SUPPLIED MATERIAL.
##############################

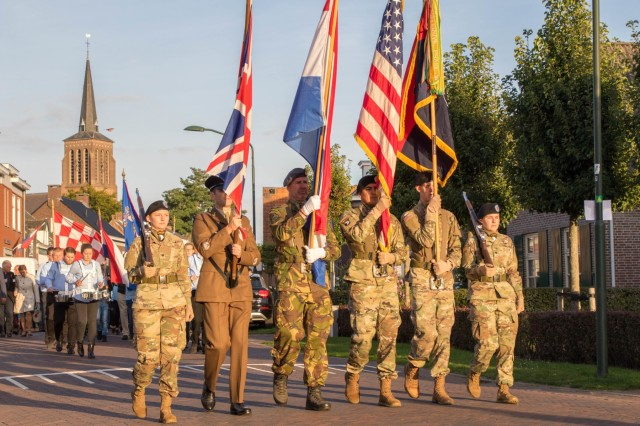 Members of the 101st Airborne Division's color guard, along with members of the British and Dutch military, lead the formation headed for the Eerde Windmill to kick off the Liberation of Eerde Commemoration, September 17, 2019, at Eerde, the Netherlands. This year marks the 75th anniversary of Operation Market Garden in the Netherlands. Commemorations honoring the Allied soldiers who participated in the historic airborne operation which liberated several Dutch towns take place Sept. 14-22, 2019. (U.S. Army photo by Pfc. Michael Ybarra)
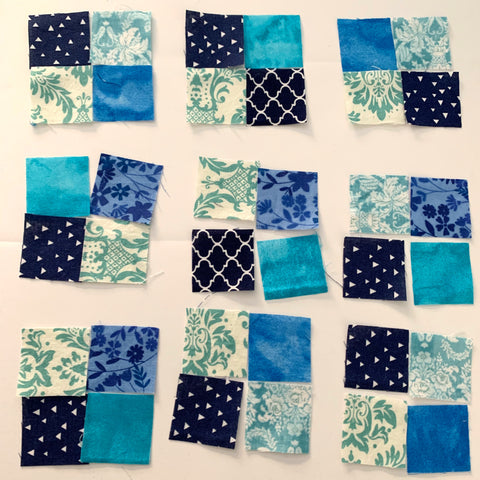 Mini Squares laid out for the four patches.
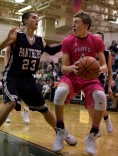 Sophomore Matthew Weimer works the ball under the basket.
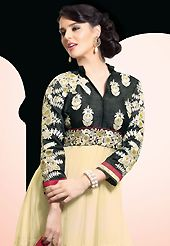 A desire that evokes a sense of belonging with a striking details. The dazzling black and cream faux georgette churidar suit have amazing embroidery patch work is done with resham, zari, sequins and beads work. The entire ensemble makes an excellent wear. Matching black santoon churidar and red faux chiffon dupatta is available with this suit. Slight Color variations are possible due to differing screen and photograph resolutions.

##############################

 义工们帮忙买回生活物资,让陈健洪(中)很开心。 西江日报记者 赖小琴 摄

##############################

WHAT IS BEING ASKED.
Above are the records; copy exactly the lines from the one with "Members of the 101st" through the one with "Sophomore Matthew Weimer", including both, and nothing more. Leave out pictures.

SOLUTION FOR THIS PROBLEM.
 Members of the 101st Airborne Division's color guard, along with members of the British and Dutch military, lead the formation headed for the Eerde Windmill to kick off the Liberation of Eerde Commemoration, September 17, 2019, at Eerde, the Netherlands. This year marks the 75th anniversary of Operation Market Garden in the Netherlands. Commemorations honoring the Allied soldiers who participated in the historic airborne operation which liberated several Dutch towns take place Sept. 14-22, 2019. (U.S. Army photo by Pfc. Michael Ybarra)
 Mini Squares laid out for the four patches.
 Sophomore Matthew Weimer works the ball under the basket.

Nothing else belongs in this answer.